Monday, January 9, 2012

It's a good day

Lucy was quite a bit of trouble after freshening.  She couldn't nurse her calf because her udder hung too low for the calf to get to a teat.  So it meant bringing her into the barn to milk her and then taking the milk back out to the calf in a nipple pail.  Of course, Lucy was frantic the whole time she was being milked, not understanding that she would get to be back with her calf in a few minutes.  I had to milk her with the water hose in hand, because nervous cows make lots of manure.

I got splattered with manure more than once, including in the face.  One always nose breathes when milking newly fresh cows!
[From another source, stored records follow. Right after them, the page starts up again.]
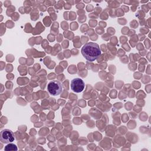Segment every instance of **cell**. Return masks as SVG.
I'll return each mask as SVG.
<instances>
[{
  "mask_svg": "<svg viewBox=\"0 0 151 151\" xmlns=\"http://www.w3.org/2000/svg\"><path fill=\"white\" fill-rule=\"evenodd\" d=\"M81 52L85 59L90 62L97 60L101 53L99 45L93 42L85 44L81 48Z\"/></svg>",
  "mask_w": 151,
  "mask_h": 151,
  "instance_id": "obj_1",
  "label": "cell"
},
{
  "mask_svg": "<svg viewBox=\"0 0 151 151\" xmlns=\"http://www.w3.org/2000/svg\"><path fill=\"white\" fill-rule=\"evenodd\" d=\"M48 93L52 96H58L60 94L63 90L61 83L58 80H52L47 85Z\"/></svg>",
  "mask_w": 151,
  "mask_h": 151,
  "instance_id": "obj_2",
  "label": "cell"
},
{
  "mask_svg": "<svg viewBox=\"0 0 151 151\" xmlns=\"http://www.w3.org/2000/svg\"><path fill=\"white\" fill-rule=\"evenodd\" d=\"M15 140L14 133L8 129H5L0 132V140L2 143L8 144L12 143Z\"/></svg>",
  "mask_w": 151,
  "mask_h": 151,
  "instance_id": "obj_3",
  "label": "cell"
},
{
  "mask_svg": "<svg viewBox=\"0 0 151 151\" xmlns=\"http://www.w3.org/2000/svg\"><path fill=\"white\" fill-rule=\"evenodd\" d=\"M70 87L74 92L78 93L83 91L85 87V84L81 78H75L71 81Z\"/></svg>",
  "mask_w": 151,
  "mask_h": 151,
  "instance_id": "obj_4",
  "label": "cell"
},
{
  "mask_svg": "<svg viewBox=\"0 0 151 151\" xmlns=\"http://www.w3.org/2000/svg\"><path fill=\"white\" fill-rule=\"evenodd\" d=\"M4 150L6 151H17L18 150L17 146H16V145L10 143H8L6 146H5Z\"/></svg>",
  "mask_w": 151,
  "mask_h": 151,
  "instance_id": "obj_5",
  "label": "cell"
}]
</instances>
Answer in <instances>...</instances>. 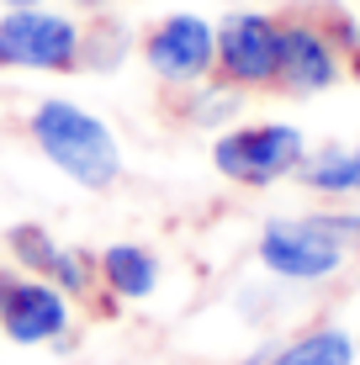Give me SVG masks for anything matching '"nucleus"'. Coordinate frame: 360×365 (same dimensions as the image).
I'll list each match as a JSON object with an SVG mask.
<instances>
[{
	"instance_id": "7ed1b4c3",
	"label": "nucleus",
	"mask_w": 360,
	"mask_h": 365,
	"mask_svg": "<svg viewBox=\"0 0 360 365\" xmlns=\"http://www.w3.org/2000/svg\"><path fill=\"white\" fill-rule=\"evenodd\" d=\"M344 238L318 217H281L259 233V259L270 275H287V281H324L344 265Z\"/></svg>"
},
{
	"instance_id": "9d476101",
	"label": "nucleus",
	"mask_w": 360,
	"mask_h": 365,
	"mask_svg": "<svg viewBox=\"0 0 360 365\" xmlns=\"http://www.w3.org/2000/svg\"><path fill=\"white\" fill-rule=\"evenodd\" d=\"M101 270H106V281H111V292H117V297H148V292H154V281H159V259L148 255V249H138V244L106 249Z\"/></svg>"
},
{
	"instance_id": "20e7f679",
	"label": "nucleus",
	"mask_w": 360,
	"mask_h": 365,
	"mask_svg": "<svg viewBox=\"0 0 360 365\" xmlns=\"http://www.w3.org/2000/svg\"><path fill=\"white\" fill-rule=\"evenodd\" d=\"M212 159H217V170L228 175V180H239V185H270V180H281V175L302 170L307 143H302L297 128H287V122H265V128L222 133Z\"/></svg>"
},
{
	"instance_id": "f03ea898",
	"label": "nucleus",
	"mask_w": 360,
	"mask_h": 365,
	"mask_svg": "<svg viewBox=\"0 0 360 365\" xmlns=\"http://www.w3.org/2000/svg\"><path fill=\"white\" fill-rule=\"evenodd\" d=\"M360 43L355 21L344 11H297V16L281 21V64H276V85L287 96H318L329 91L344 74V58Z\"/></svg>"
},
{
	"instance_id": "39448f33",
	"label": "nucleus",
	"mask_w": 360,
	"mask_h": 365,
	"mask_svg": "<svg viewBox=\"0 0 360 365\" xmlns=\"http://www.w3.org/2000/svg\"><path fill=\"white\" fill-rule=\"evenodd\" d=\"M85 37L74 21L16 6L0 21V69H74Z\"/></svg>"
},
{
	"instance_id": "ddd939ff",
	"label": "nucleus",
	"mask_w": 360,
	"mask_h": 365,
	"mask_svg": "<svg viewBox=\"0 0 360 365\" xmlns=\"http://www.w3.org/2000/svg\"><path fill=\"white\" fill-rule=\"evenodd\" d=\"M48 270L58 275V286H64V292H85V286H91V259H85L80 249H74V255H69V249H58Z\"/></svg>"
},
{
	"instance_id": "9b49d317",
	"label": "nucleus",
	"mask_w": 360,
	"mask_h": 365,
	"mask_svg": "<svg viewBox=\"0 0 360 365\" xmlns=\"http://www.w3.org/2000/svg\"><path fill=\"white\" fill-rule=\"evenodd\" d=\"M270 365H355V344L339 329H318V334L292 339Z\"/></svg>"
},
{
	"instance_id": "423d86ee",
	"label": "nucleus",
	"mask_w": 360,
	"mask_h": 365,
	"mask_svg": "<svg viewBox=\"0 0 360 365\" xmlns=\"http://www.w3.org/2000/svg\"><path fill=\"white\" fill-rule=\"evenodd\" d=\"M281 21L265 11H233L217 27V69L228 85H276Z\"/></svg>"
},
{
	"instance_id": "f3484780",
	"label": "nucleus",
	"mask_w": 360,
	"mask_h": 365,
	"mask_svg": "<svg viewBox=\"0 0 360 365\" xmlns=\"http://www.w3.org/2000/svg\"><path fill=\"white\" fill-rule=\"evenodd\" d=\"M11 6H37V0H11Z\"/></svg>"
},
{
	"instance_id": "0eeeda50",
	"label": "nucleus",
	"mask_w": 360,
	"mask_h": 365,
	"mask_svg": "<svg viewBox=\"0 0 360 365\" xmlns=\"http://www.w3.org/2000/svg\"><path fill=\"white\" fill-rule=\"evenodd\" d=\"M148 64L165 80H202L217 64V32L202 16H170L148 32Z\"/></svg>"
},
{
	"instance_id": "2eb2a0df",
	"label": "nucleus",
	"mask_w": 360,
	"mask_h": 365,
	"mask_svg": "<svg viewBox=\"0 0 360 365\" xmlns=\"http://www.w3.org/2000/svg\"><path fill=\"white\" fill-rule=\"evenodd\" d=\"M344 69H350V80H360V43L350 48V58H344Z\"/></svg>"
},
{
	"instance_id": "6e6552de",
	"label": "nucleus",
	"mask_w": 360,
	"mask_h": 365,
	"mask_svg": "<svg viewBox=\"0 0 360 365\" xmlns=\"http://www.w3.org/2000/svg\"><path fill=\"white\" fill-rule=\"evenodd\" d=\"M69 323V307L53 286L43 281H0V329L16 344H43L58 339Z\"/></svg>"
},
{
	"instance_id": "1a4fd4ad",
	"label": "nucleus",
	"mask_w": 360,
	"mask_h": 365,
	"mask_svg": "<svg viewBox=\"0 0 360 365\" xmlns=\"http://www.w3.org/2000/svg\"><path fill=\"white\" fill-rule=\"evenodd\" d=\"M302 185L329 196H360V148H324L302 159Z\"/></svg>"
},
{
	"instance_id": "f257e3e1",
	"label": "nucleus",
	"mask_w": 360,
	"mask_h": 365,
	"mask_svg": "<svg viewBox=\"0 0 360 365\" xmlns=\"http://www.w3.org/2000/svg\"><path fill=\"white\" fill-rule=\"evenodd\" d=\"M32 138L74 185H85V191H106V185L122 175L117 138L106 133L101 117L80 111L74 101H43V106L32 111Z\"/></svg>"
},
{
	"instance_id": "4468645a",
	"label": "nucleus",
	"mask_w": 360,
	"mask_h": 365,
	"mask_svg": "<svg viewBox=\"0 0 360 365\" xmlns=\"http://www.w3.org/2000/svg\"><path fill=\"white\" fill-rule=\"evenodd\" d=\"M324 222L344 238V244H360V212H324Z\"/></svg>"
},
{
	"instance_id": "dca6fc26",
	"label": "nucleus",
	"mask_w": 360,
	"mask_h": 365,
	"mask_svg": "<svg viewBox=\"0 0 360 365\" xmlns=\"http://www.w3.org/2000/svg\"><path fill=\"white\" fill-rule=\"evenodd\" d=\"M74 6H106V0H74Z\"/></svg>"
},
{
	"instance_id": "f8f14e48",
	"label": "nucleus",
	"mask_w": 360,
	"mask_h": 365,
	"mask_svg": "<svg viewBox=\"0 0 360 365\" xmlns=\"http://www.w3.org/2000/svg\"><path fill=\"white\" fill-rule=\"evenodd\" d=\"M11 249H16L27 265H37V270H48V265H53V255H58V249L48 244L43 228H16V233H11Z\"/></svg>"
}]
</instances>
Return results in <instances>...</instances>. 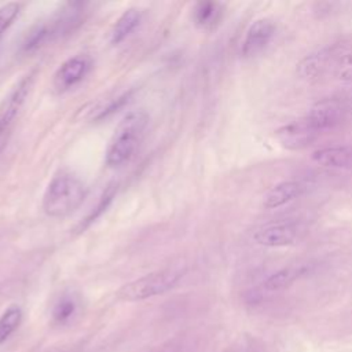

After the first week, the calf caught on, but she was not drinking from two of the quarters, so I still had to bring Lucy in every day or so to get her milked out.  Leaving milk sit in the udder is a good way to get mastitis, so we didn't want to go there.

Mike realized that Lucy would behave better with other cows in the barn.  Rosie was always so good about going in the barn, and so we brought her in.  But then Rosie left us.  In anticipation of her departure, I had starting bringing in her daughter Lucky (now Lucky Rose) every two or three milkings.  Of course, that was a change, and cows don't like change.  So Lucy bolted a few times, broke down some fencing, and took to pooping in the barn again.

Things seem to be under control again.  Androo did a great job of repairing the fencing that Lucy had destroyed.  He also put up a bit of fence to keep Lucky Rose from jumping over the machinery to get to the clover hay bales on the other side.  BIG help.

The cows seem to have adjusted to losing Rosie, and I don't have to wander all over the paddock to find Lucy and Lucky Rose at milking time.  They came in docilely this morning, and nobody bolted or leaped over machinery or broke anything.  I came in from milking unscathed, and not needing a shower.  And Lucy milked so well!  Best milking ever.  With only one cow milking, the shareholders are not getting much, but everyone is so thankful that we have milk again, after the herd went dry in late October.

So the cow situation couldn't be better.  I think about finding them a new home, and then a morning like this one makes me want to hold on to them until I absolutely can no longer physically take care of them.  Bovines are beautiful animals.  I am bonded to them, and can't imagine this farm without them.